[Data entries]
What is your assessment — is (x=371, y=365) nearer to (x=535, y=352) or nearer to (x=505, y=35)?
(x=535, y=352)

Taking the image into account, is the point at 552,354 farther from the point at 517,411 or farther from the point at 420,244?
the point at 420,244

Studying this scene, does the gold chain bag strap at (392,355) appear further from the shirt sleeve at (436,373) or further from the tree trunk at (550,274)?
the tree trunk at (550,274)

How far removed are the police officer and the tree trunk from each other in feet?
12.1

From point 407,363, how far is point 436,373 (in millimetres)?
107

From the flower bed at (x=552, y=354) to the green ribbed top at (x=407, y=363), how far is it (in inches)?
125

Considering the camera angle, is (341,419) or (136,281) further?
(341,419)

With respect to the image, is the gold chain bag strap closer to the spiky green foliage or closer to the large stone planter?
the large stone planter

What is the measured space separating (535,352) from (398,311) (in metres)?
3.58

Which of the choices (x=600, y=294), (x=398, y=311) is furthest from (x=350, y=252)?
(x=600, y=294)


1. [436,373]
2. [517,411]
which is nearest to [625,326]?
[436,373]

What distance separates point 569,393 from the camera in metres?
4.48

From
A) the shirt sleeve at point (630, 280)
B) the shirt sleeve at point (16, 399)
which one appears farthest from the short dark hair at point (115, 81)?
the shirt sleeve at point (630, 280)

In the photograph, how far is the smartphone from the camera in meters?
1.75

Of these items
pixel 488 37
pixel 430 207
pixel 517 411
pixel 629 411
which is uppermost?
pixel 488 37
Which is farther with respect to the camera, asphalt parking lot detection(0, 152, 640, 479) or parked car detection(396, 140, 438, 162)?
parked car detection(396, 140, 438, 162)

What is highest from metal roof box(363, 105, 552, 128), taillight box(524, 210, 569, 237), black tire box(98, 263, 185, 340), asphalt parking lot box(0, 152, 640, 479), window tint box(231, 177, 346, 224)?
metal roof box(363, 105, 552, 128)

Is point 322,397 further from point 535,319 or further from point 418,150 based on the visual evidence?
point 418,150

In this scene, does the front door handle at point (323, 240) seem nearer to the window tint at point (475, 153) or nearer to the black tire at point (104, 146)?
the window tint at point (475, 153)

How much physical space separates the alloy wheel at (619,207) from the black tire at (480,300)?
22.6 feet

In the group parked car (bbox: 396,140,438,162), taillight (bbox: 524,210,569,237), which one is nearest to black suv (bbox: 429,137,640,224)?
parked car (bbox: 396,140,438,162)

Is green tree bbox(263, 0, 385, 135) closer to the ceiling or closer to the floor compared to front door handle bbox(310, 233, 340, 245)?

- **WHAT IS BEING ASKED**
Everything from the line with "Is point 322,397" through the last line of the material above should be echoed exactly, and nothing else.

- **FINAL ANSWER**
Is point 322,397 further from point 535,319 or further from point 418,150 based on the visual evidence?
point 418,150

In this scene, does the front door handle at point (323, 240) seem nearer to the window tint at point (475, 153) or nearer to the black tire at point (104, 146)?
the window tint at point (475, 153)

How much physical space separates the alloy wheel at (619,207) from the black tire at (480,300)?
22.6 feet

In the group parked car (bbox: 396,140,438,162), taillight (bbox: 524,210,569,237), which one is nearest to black suv (bbox: 429,137,640,224)?
parked car (bbox: 396,140,438,162)

Is green tree bbox(263, 0, 385, 135) closer to the ceiling or closer to the floor compared to front door handle bbox(310, 233, 340, 245)?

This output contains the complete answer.